SOURCE DATA |

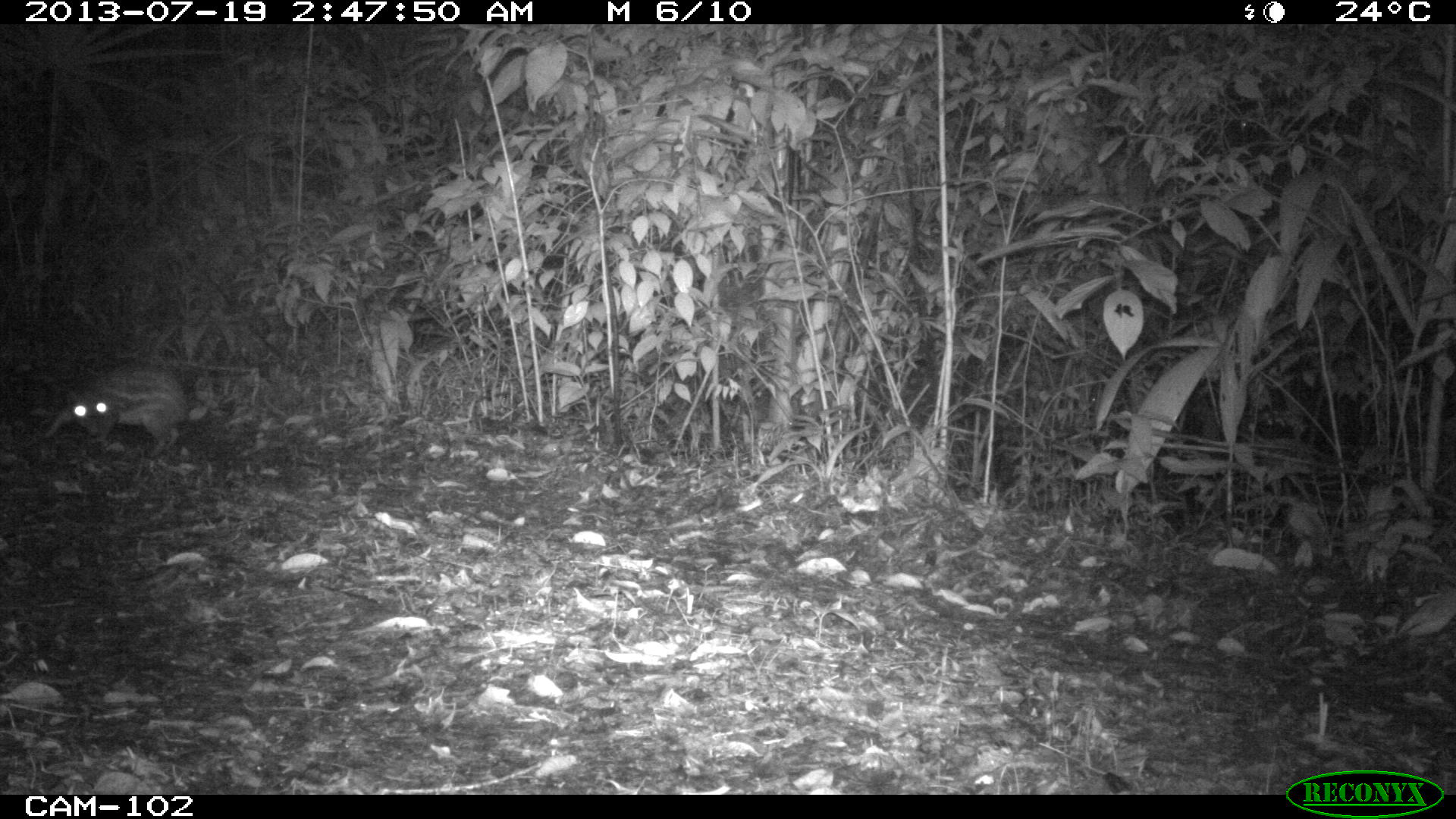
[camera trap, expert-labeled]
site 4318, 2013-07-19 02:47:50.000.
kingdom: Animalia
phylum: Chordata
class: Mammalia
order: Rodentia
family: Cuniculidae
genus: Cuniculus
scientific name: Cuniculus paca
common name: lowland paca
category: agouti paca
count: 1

--

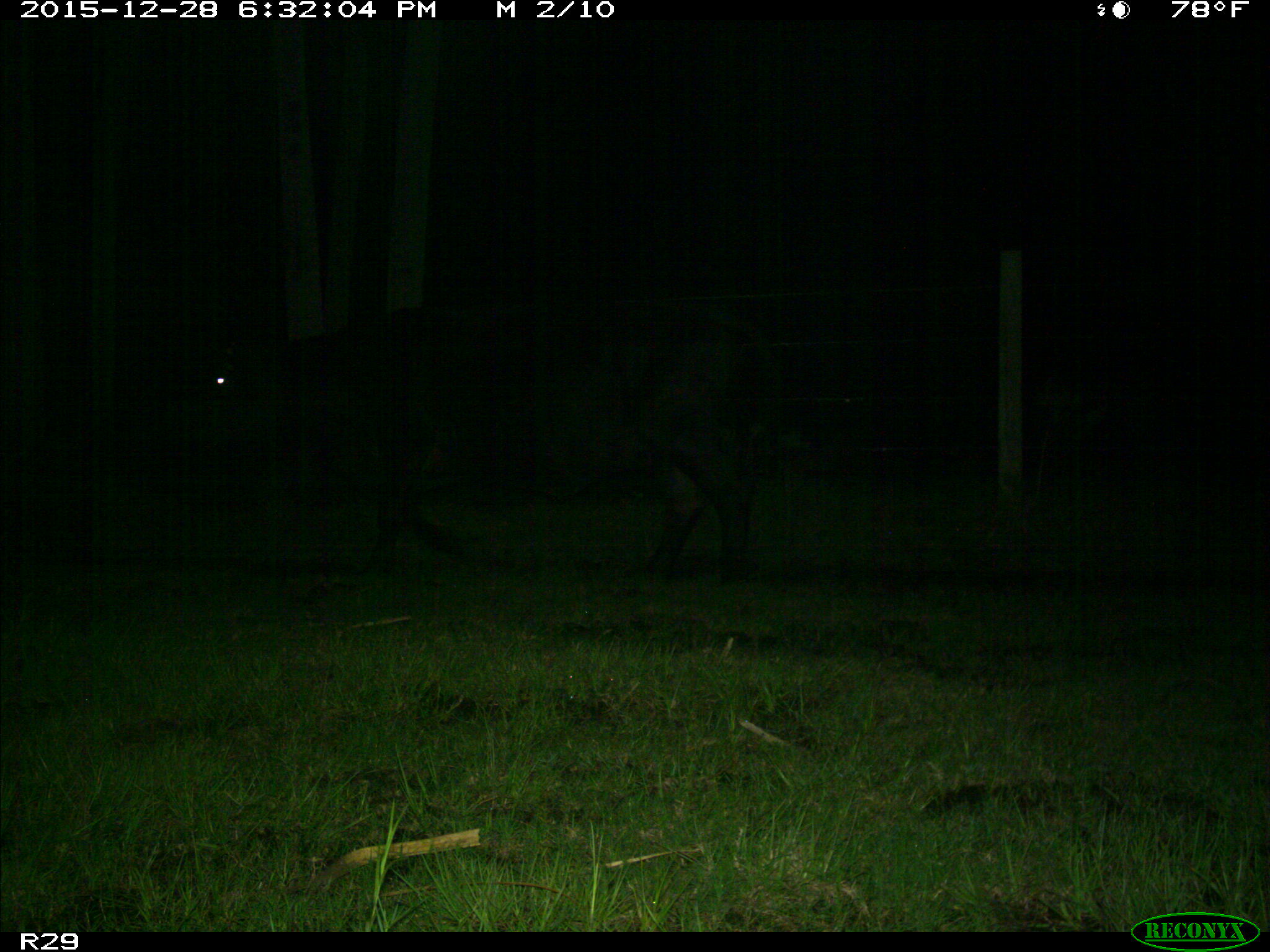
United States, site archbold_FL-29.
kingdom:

TRY IT |
Go through the records above, find each line with the string "paca", and copy it.

OUTPUT OF THE EXERCISE |
scientific name: Cuniculus paca
common name: lowland paca
category: agouti paca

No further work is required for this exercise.